▶ _Exercise objective_
Could you write out every line of the data below again, changing each "tree of Life" to "Tree of Life" and keeping everything else the same? Leave the pictures out of your answer.

*** Supplied data Section Begins ***

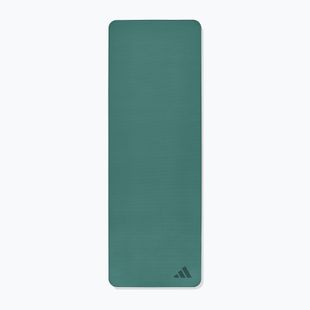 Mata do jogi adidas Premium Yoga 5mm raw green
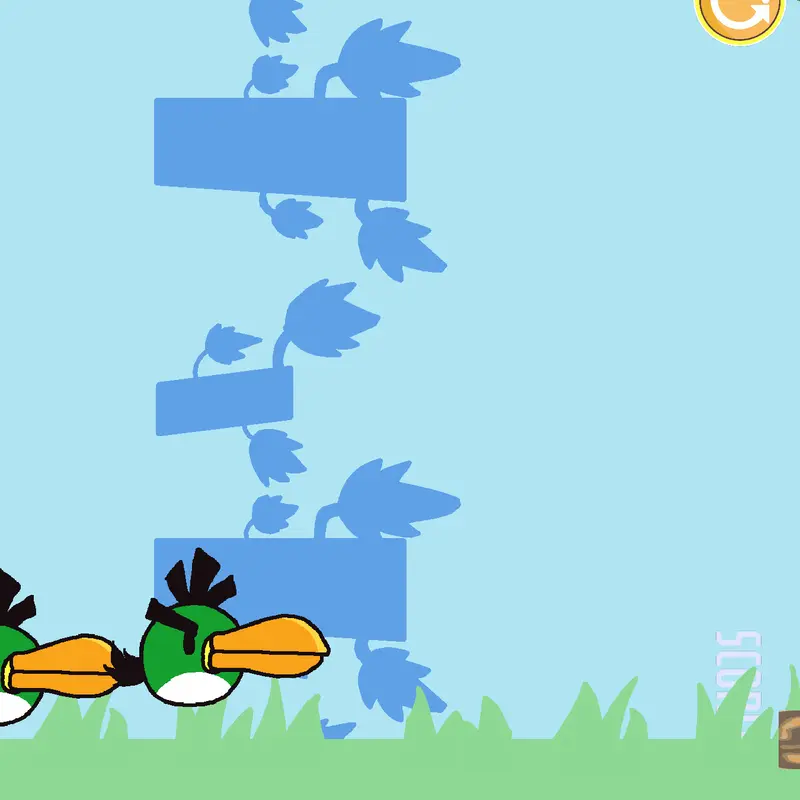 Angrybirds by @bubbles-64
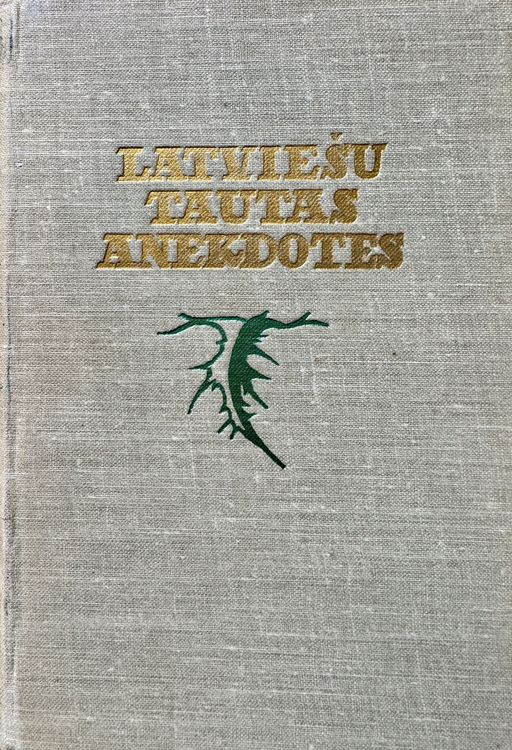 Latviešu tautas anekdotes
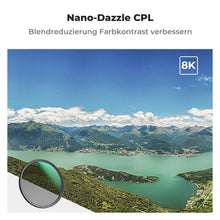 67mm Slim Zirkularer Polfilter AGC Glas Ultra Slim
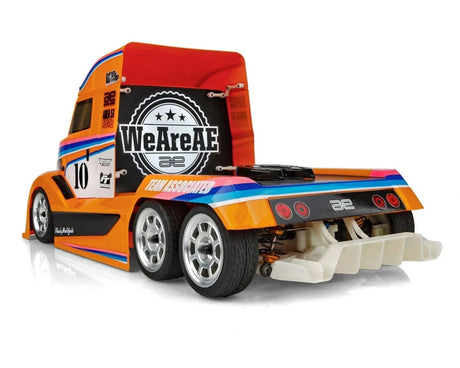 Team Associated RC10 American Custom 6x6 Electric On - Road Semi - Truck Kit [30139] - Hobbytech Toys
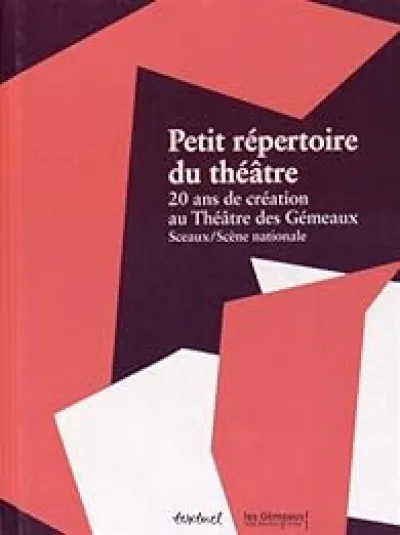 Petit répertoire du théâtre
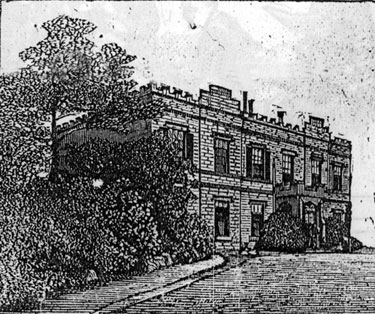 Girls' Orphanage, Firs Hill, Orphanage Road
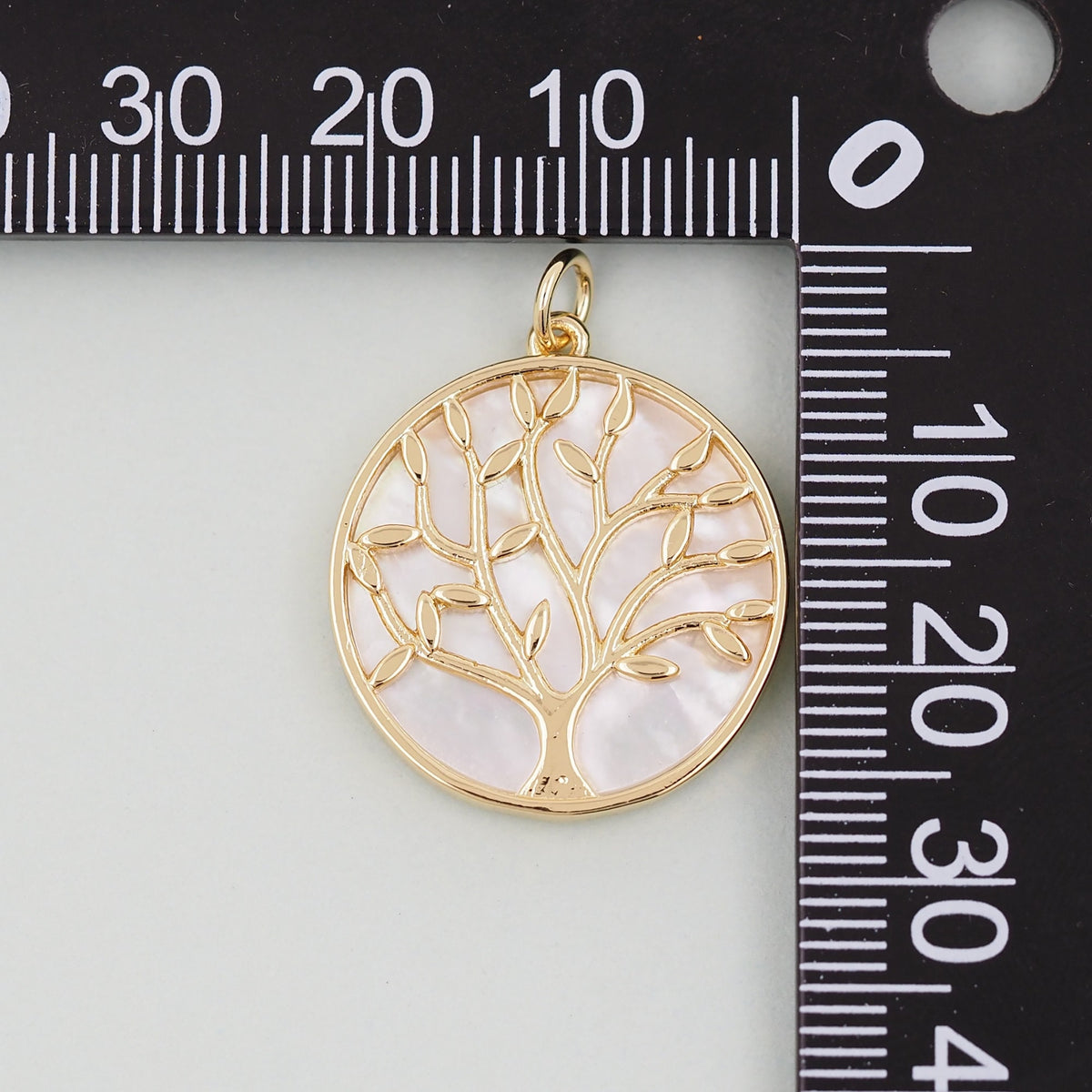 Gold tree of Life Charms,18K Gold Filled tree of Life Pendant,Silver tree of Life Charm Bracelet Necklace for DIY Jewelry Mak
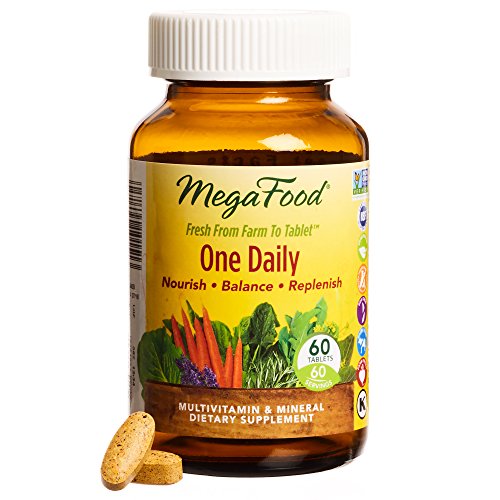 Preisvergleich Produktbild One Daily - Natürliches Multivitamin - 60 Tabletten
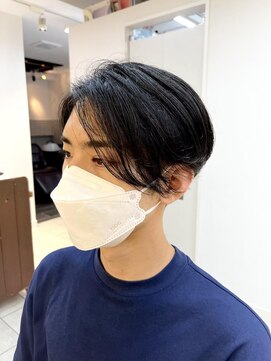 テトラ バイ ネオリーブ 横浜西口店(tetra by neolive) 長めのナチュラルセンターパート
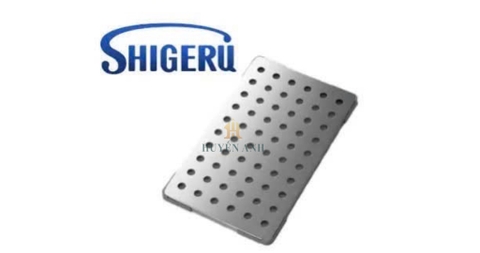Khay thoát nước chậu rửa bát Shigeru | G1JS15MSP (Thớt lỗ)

*** Supplied data Section Ends ***

▶ _Your solution_
 Mata do jogi adidas Premium Yoga 5mm raw green
 Angrybirds by @bubbles-64
 Latviešu tautas anekdotes
 67mm Slim Zirkularer Polfilter AGC Glas Ultra Slim
 Team Associated RC10 American Custom 6x6 Electric On - Road Semi - Truck Kit [30139] - Hobbytech Toys
 Petit répertoire du théâtre
 Girls' Orphanage, Firs Hill, Orphanage Road
 Gold Tree of Life Charms,18K Gold Filled Tree of Life Pendant,Silver Tree of Life Charm Bracelet Necklace for DIY Jewelry Mak
 Preisvergleich Produktbild One Daily - Natürliches Multivitamin - 60 Tabletten
 テトラ バイ ネオリーブ 横浜西口店(tetra by neolive) 長めのナチュラルセンターパート
Khay thoát nước chậu rửa bát Shigeru | G1JS15MSP (Thớt lỗ)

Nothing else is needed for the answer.